If I’m not nervous before a race, with uncomfortable knots in my stomach, I know I’m not mentally ready.
4. Your resume is impressive – a Stanford grad with a background in STEM, turned survivalist on CBS’ Survivor, turned professional race car driver. What’s your practice around living this very whole life?
I’m very lucky that my parents always told my siblings and I to dream big and figure out how to go after our dreams. There are so many incredibly rewarding things in this world that we can accomplish. I try to always stay in touch with what is important to me and what excites me, set big goals, and go after them. I get so much satisfaction from collaborating with other driven people and working through challenging endeavors. I hope to feel that way for the rest of my life.
5. At Movemeant Foundation, our contention is that fitness can unlock the potential for young women to overcome their body image insecurities, to deepen their sense of self and to discover their best version. Any parting thoughts for our readers?

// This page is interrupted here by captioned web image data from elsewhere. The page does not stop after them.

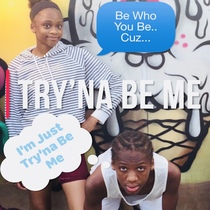 Tryna Be Me (feat. J. La Settles, Abdur-Rahman De Leon, Sajdah Benjamin & Arafat Akbar) by A. Intisar Turner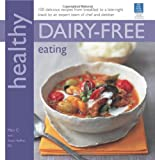Healthy Dairy-Free Eating, Mini C and Tanya Haffner, 1906868131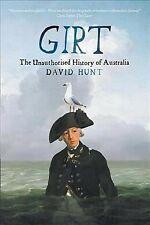 Girt : The Unauthorised History of Australia, Paperback by Hunt, David, Brand...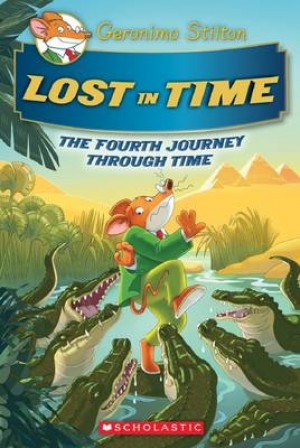Lost in Time (Geronimo Stilton Journey Through Time #4)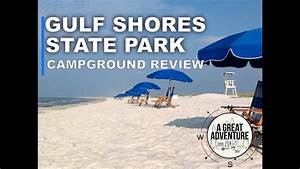 Gulf Shores State Park - Campground Review - YouTube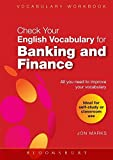 Check Your English Vocabulary for Banking & Finance: All You Need to Improve Your Vocabulary (Check Your English Vocabulary Series) - Jon Marks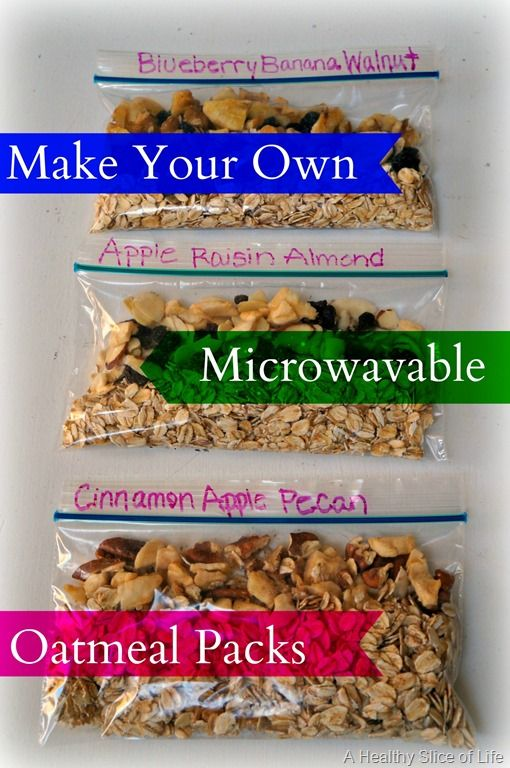 make your own microwave oatmeal packets- healthy substitute stevia for sugar or add maple syrup later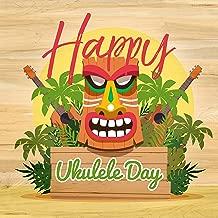 Happy Ukulele Day: Hawaiian Music Ukulele, Isle of Aloha, Music for Hula Dancing & Relaxation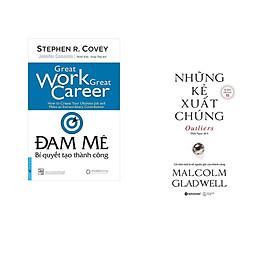 Combo 2 cuốn sách: Đam Mê - Bí Quyết Tạo Thành Công + Những Kẻ Xuất Chúng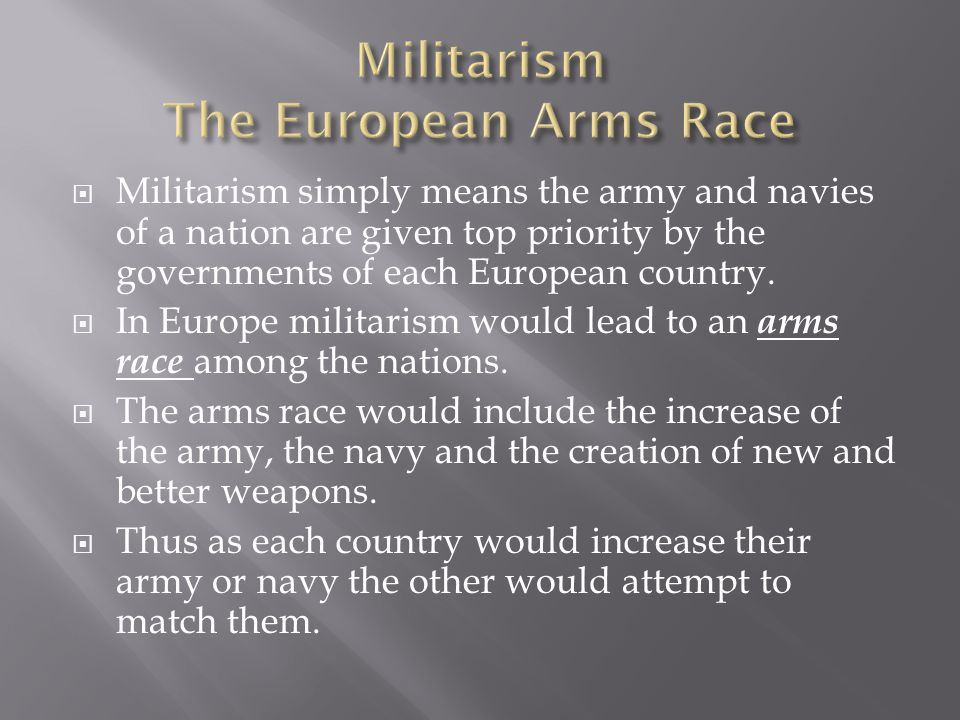  In Europe the arms race would involve the following:  Between 1870 and 1914 the size of their armies had doubled in size.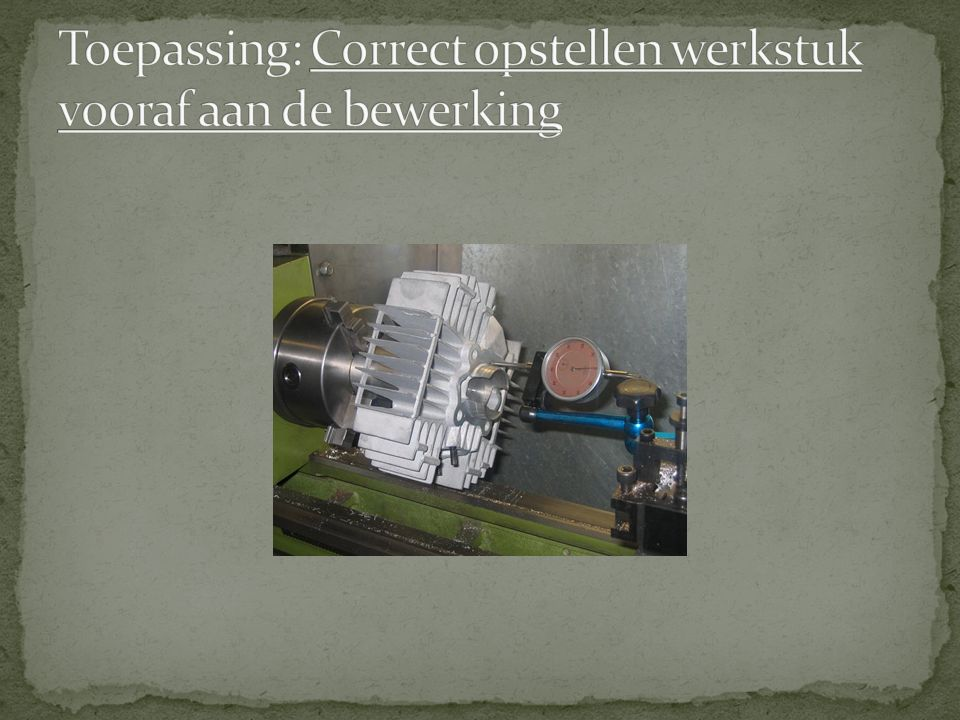 Toepassing: Correct opstellen werkstuk vooraf aan de bewerking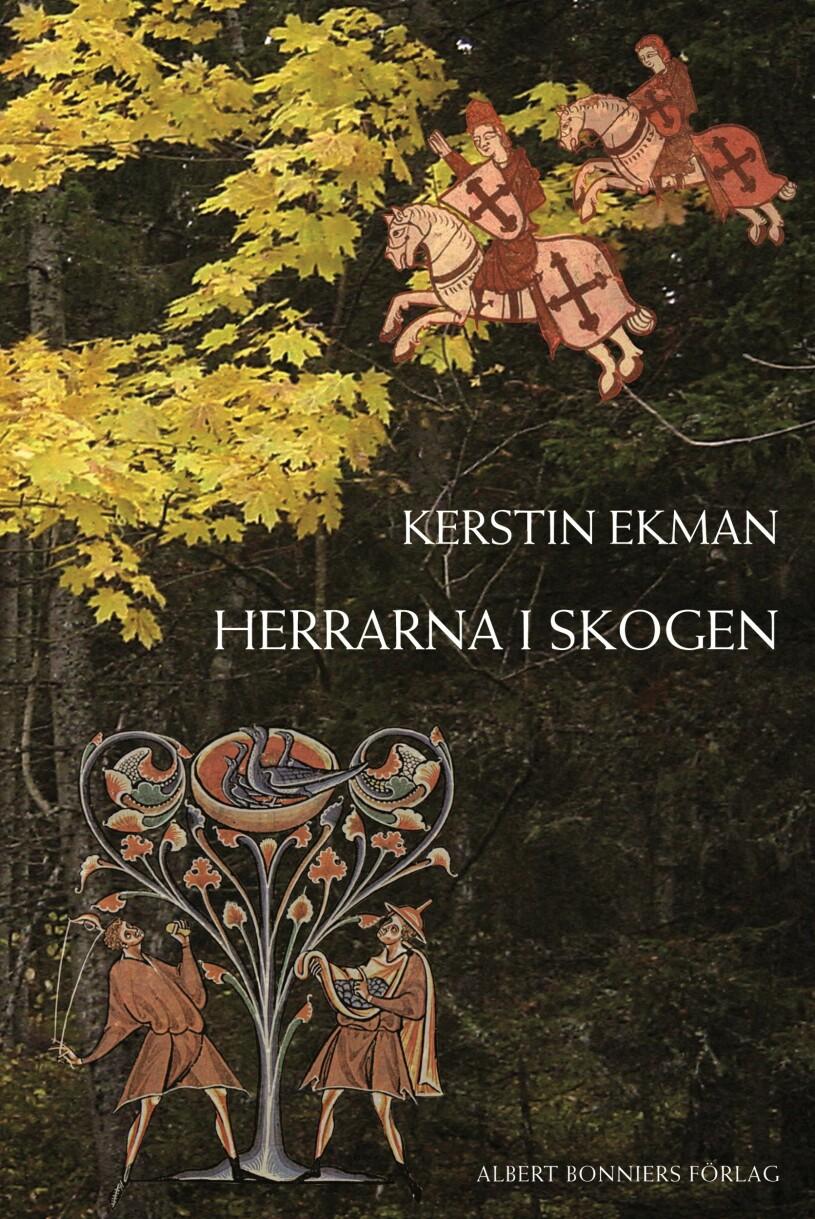 Herrarna i skogen av Kerstin Ekman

Movemeant Foundation’s mission is fantastically on point. Women and girls are explicitly and implicitly critiqued on their appearance and bodies, which is very superficial yet powerful and harmful. Part of what’s harmful about this culture is that it takes control over one’s self worth away from women and girls and puts it in the hands of strangers. So we must regain control.
Physical activity is a way to learn how to push yourself, discipline yourself and experience the highs of a good workout, thereby putting the control back in your hands. Exercise for you, figure out which benefits you enjoy the most, and reap in the benefits of getting hot and sweaty : )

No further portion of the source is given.